What the exercise asks — Turn the lines below into a numbered list, skipping blank lines. Leave the pictures out of your answer.
-- BEGIN Input --
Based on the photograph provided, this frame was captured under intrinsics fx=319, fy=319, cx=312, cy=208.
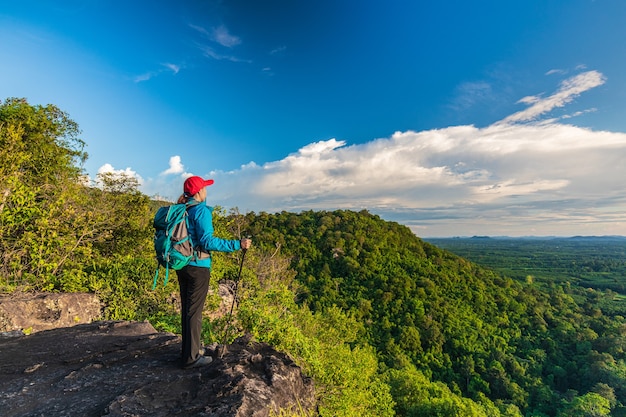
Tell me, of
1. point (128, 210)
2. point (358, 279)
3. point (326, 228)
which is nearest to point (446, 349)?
point (358, 279)

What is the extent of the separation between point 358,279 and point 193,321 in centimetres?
4818

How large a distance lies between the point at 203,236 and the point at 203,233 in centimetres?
4

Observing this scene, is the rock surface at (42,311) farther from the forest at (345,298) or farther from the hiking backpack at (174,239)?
the hiking backpack at (174,239)

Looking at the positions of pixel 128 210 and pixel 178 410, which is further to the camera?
pixel 128 210

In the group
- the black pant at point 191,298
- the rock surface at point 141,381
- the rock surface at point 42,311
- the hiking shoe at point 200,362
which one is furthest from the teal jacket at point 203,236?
the rock surface at point 42,311

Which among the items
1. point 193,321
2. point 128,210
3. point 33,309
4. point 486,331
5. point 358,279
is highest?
point 128,210

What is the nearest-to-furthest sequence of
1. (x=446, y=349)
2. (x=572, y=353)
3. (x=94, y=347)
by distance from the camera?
(x=94, y=347)
(x=446, y=349)
(x=572, y=353)

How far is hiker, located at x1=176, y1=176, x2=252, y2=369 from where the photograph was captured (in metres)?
4.26

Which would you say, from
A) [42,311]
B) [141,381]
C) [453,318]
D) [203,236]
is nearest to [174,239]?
[203,236]

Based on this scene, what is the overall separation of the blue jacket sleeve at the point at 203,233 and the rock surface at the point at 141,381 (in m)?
1.66

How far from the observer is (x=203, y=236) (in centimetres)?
422

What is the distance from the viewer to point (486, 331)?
155 feet

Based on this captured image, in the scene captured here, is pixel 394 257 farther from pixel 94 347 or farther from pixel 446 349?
pixel 94 347

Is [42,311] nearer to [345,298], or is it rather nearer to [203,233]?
[203,233]
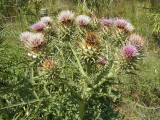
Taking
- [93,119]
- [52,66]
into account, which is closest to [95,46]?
[52,66]

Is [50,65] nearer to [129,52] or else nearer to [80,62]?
[80,62]

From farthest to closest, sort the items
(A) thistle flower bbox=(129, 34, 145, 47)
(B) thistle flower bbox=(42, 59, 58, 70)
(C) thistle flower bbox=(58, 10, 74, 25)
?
(C) thistle flower bbox=(58, 10, 74, 25) < (A) thistle flower bbox=(129, 34, 145, 47) < (B) thistle flower bbox=(42, 59, 58, 70)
-- END Input --
Exercise solution —
1. Based on the photograph provided, this frame was captured under intrinsics fx=319, fy=319, cx=312, cy=208.
2. Tell me, of
3. 1. point (128, 210)
4. 2. point (358, 279)
5. 3. point (326, 228)
6. which is nearest to point (446, 349)?
7. point (358, 279)
8. What is the extent of the separation between point 358,279 and point 193,321 in centimetres?
9. 4818
10. How large a distance lies between the point at 203,236 and the point at 203,233 in centimetres?
11. 4
12. Observing this scene, is the rock surface at (42,311) farther from the forest at (345,298) or farther from the hiking backpack at (174,239)?
13. the hiking backpack at (174,239)
14. Looking at the positions of pixel 128 210 and pixel 178 410, which is further to the camera?
15. pixel 128 210
16. In the group
17. - the black pant at point 191,298
18. - the rock surface at point 141,381
19. - the rock surface at point 42,311
20. - the hiking shoe at point 200,362
21. which one is furthest from the teal jacket at point 203,236?
22. the rock surface at point 42,311
23. Which among the items
24. 1. point 193,321
25. 2. point 128,210
26. 3. point 33,309
27. 4. point 486,331
28. 5. point 358,279
29. is highest?
30. point 128,210
31. What is the nearest-to-furthest sequence of
32. 1. (x=446, y=349)
33. 2. (x=572, y=353)
34. 3. (x=94, y=347)
35. by distance from the camera?
36. (x=94, y=347)
37. (x=446, y=349)
38. (x=572, y=353)
39. How far is hiker, located at x1=176, y1=176, x2=252, y2=369 from where the photograph was captured (in metres)?
40. 4.26
41. Which would you say, from
42. A) [42,311]
43. B) [141,381]
44. C) [453,318]
45. D) [203,236]
46. is nearest to [174,239]?
47. [203,236]
48. Based on this scene, what is the overall separation of the blue jacket sleeve at the point at 203,233 and the rock surface at the point at 141,381 (in m)?
49. 1.66
50. How far from the observer is (x=203, y=236) (in centimetres)?
51. 422
52. What is the distance from the viewer to point (486, 331)?
53. 155 feet
54. Based on this captured image, in the scene captured here, is pixel 394 257 farther from pixel 94 347 or farther from pixel 446 349?
55. pixel 94 347
56. Is [42,311] nearer to [345,298], or is it rather nearer to [203,233]?
57. [203,233]
58. Taking
59. - [93,119]
60. - [52,66]
61. into account, which is closest to [95,46]?
62. [52,66]
63. Is [50,65] nearer to [129,52] or else nearer to [80,62]?
64. [80,62]
65. From farthest to closest, sort the items
66. (A) thistle flower bbox=(129, 34, 145, 47)
67. (B) thistle flower bbox=(42, 59, 58, 70)
68. (C) thistle flower bbox=(58, 10, 74, 25)
69. ?
70. (C) thistle flower bbox=(58, 10, 74, 25) < (A) thistle flower bbox=(129, 34, 145, 47) < (B) thistle flower bbox=(42, 59, 58, 70)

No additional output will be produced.